Existing research on data valuation in federated and swarm learning focuses on valuing client contributions and works best when data across clients is independent and identically distributed (IID). In practice, data is rarely distributed IID. We develop an approach called DDVal for decentralized data valuation, capable of valuing individual data points in federated and swarm learning. DDVal is based on sharing deep features and approximating Shapley values through a k-nearest neighbor approximation method. This allows for novel applications, for example, to simultaneously reward institutions and individuals for providing data to a decentralized machine learning task. The valuation of data points through DDVal allows to also draw hierarchical conclusions on the contribution of institutions, and we empirically show that the accuracy of DDVal in estimating institutional contributions is higher than existing Shapley value approximation methods for federated learning. Specifically, it reaches a cosine similarity in approximating Shapley values of 99.969 % in both, IID and non-IID data distributions across institutions, compared with 99.301 % and 97.250 % for the best state of the art methods. DDVal scales with the number of data points instead of the number of clients, and has a loglinear complexity. This scales more favorably than existing approaches with an exponential complexity. We show that DDVal is especially efficient in data distribution scenarios with many clients that have few data points - for example, more than 16 clients with 8,000 data points each. By integrating DDVal into a decentralized system, we show that it is not only suitable for centralized federated learning, but also decentralized swarm learning, which aligns well with the research on emerging internet technologies such as web3 to reward users for providing data to algorithms.

翻译：现有关于联邦学习和群体学习中数据估值的研究主要聚焦于评估客户贡献，且在客户间数据独立同分布（IID）时效果最佳。
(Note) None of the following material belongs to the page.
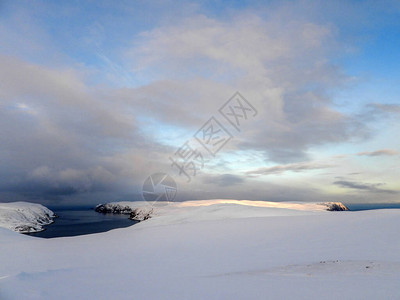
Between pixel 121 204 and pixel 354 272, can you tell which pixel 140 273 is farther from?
pixel 121 204

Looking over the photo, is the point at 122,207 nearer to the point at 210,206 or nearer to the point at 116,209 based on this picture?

然而在实际场景中，数据极少呈现独立同分布特征。我们提出了一种名为DDVal的分散式数据估值方法，能够对联邦学习和群体学习中的单个数据点进行估值。DDVal基于深度特征共享，并通过k近邻近似方法逼近沙普利值。这使得其具备新颖的应用场景，例如可同时奖励向分散式机器学习任务提供数据的机构和个人。通过DDVal对数据点进行估值，还能对机构贡献进行分层推断。实验表明，DDVal在估算机构贡献时的准确率高于现有的联邦学习沙普利值近似方法——在跨机构数据服从IID和非IID分布时，其沙普利值近似的余弦相似度分别达到99.969%，而现有最优方法的对应数值仅为99.301%和97.250%。DDVal的复杂度随数据点数量（而非客户数量）呈对数线性增长，相较复杂度呈指数级增长的现有方法具有更优的可扩展性。我们证明，DDVal在数据分布场景中特别高效，尤其是当存在大量客户端且每个客户端仅有少量数据点时（例如超过16个客户端，每个客户端有8,000个数据点）。通过将DDVal集成到分散式系统中，我们发现它不仅适用于集中式联邦学习，也适用于分散式群体学习，这与Web3等新兴互联网技术中奖励用户向算法提供数据的研究方向高度契合。